#### What is being asked
Put every line of the records from the one containing "Based on the" through the end, both included, into a Markdown table with columns named Row and Text. Leave out blank lines.

--- start of Given records ---

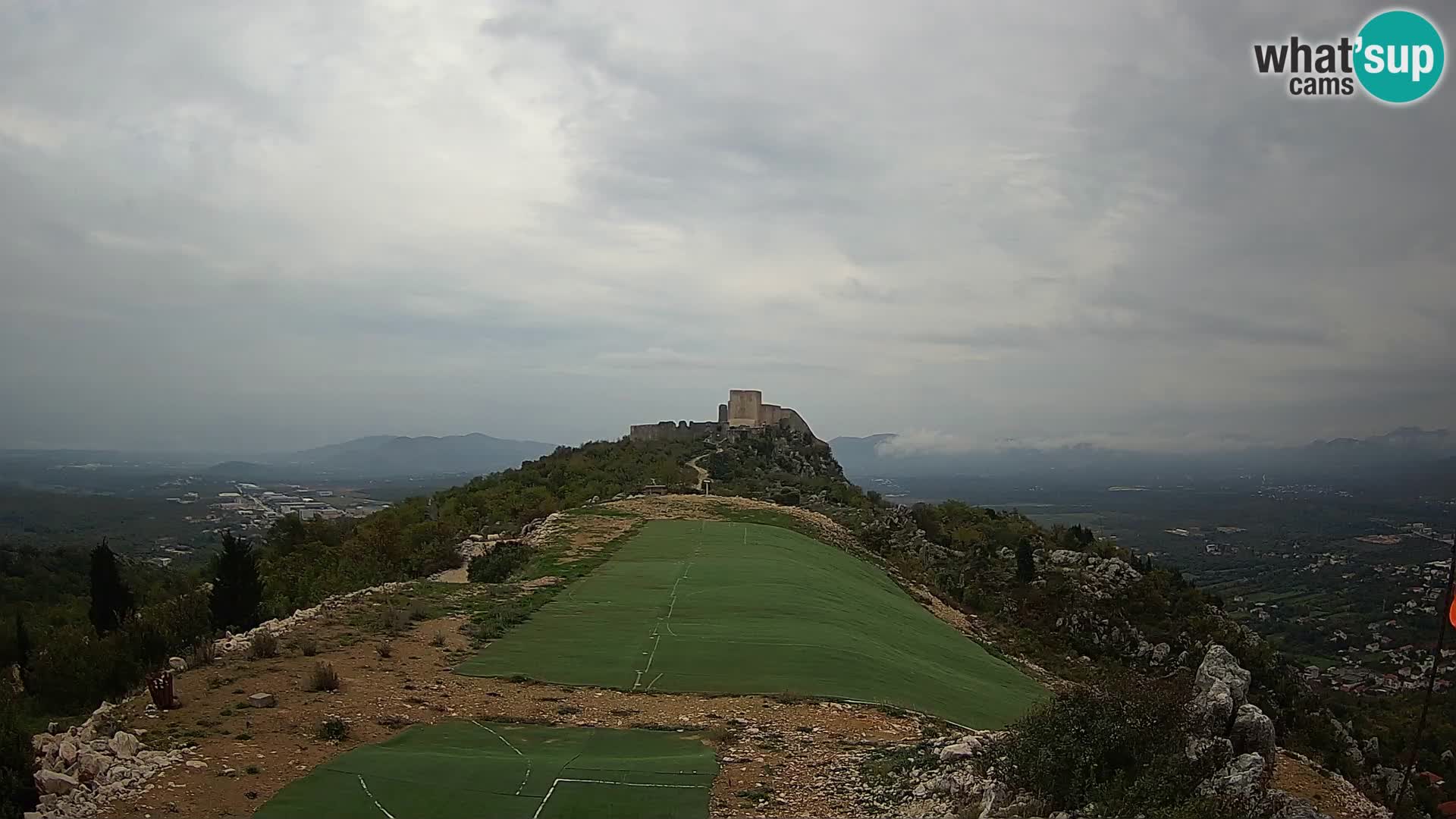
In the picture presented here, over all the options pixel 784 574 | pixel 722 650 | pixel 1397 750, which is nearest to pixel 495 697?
pixel 722 650

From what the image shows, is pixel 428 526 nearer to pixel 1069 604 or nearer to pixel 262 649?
pixel 262 649

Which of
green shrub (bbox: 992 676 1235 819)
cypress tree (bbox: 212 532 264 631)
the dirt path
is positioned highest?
the dirt path

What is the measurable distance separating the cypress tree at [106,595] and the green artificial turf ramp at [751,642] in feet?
48.0

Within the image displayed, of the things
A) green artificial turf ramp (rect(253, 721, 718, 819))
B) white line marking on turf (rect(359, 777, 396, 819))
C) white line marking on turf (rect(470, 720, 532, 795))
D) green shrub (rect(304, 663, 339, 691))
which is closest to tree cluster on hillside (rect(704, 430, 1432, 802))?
green artificial turf ramp (rect(253, 721, 718, 819))

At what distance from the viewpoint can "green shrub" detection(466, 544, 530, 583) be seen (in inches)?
830

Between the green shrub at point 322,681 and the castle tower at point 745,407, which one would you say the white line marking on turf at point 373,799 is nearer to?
the green shrub at point 322,681

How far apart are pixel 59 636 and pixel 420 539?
Result: 10537mm

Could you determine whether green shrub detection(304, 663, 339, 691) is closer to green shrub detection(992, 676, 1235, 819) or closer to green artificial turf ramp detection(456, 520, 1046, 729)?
green artificial turf ramp detection(456, 520, 1046, 729)

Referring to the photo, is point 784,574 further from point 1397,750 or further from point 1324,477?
point 1324,477

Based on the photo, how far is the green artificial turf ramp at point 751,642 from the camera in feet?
42.8

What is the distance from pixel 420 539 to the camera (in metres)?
30.0

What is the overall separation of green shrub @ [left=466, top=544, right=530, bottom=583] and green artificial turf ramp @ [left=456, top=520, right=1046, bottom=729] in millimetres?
2480

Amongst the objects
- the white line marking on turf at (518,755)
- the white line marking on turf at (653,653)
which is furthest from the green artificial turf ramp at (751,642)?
the white line marking on turf at (518,755)

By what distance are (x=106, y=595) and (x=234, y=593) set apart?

--- end of Given records ---

#### Output for this exercise
| Row | Text |
|---|---|
| 1 | Based on the photo, how far is the green artificial turf ramp at point 751,642 from the camera in feet? |
| 2 | 42.8 |
| 3 | What is the distance from pixel 420 539 to the camera (in metres)? |
| 4 | 30.0 |
| 5 | What is the overall separation of green shrub @ [left=466, top=544, right=530, bottom=583] and green artificial turf ramp @ [left=456, top=520, right=1046, bottom=729] in millimetres? |
| 6 | 2480 |
| 7 | Amongst the objects |
| 8 | - the white line marking on turf at (518,755) |
| 9 | - the white line marking on turf at (653,653) |
| 10 | which is furthest from the green artificial turf ramp at (751,642)? |
| 11 | the white line marking on turf at (518,755) |
| 12 | By what distance are (x=106, y=595) and (x=234, y=593) set apart? |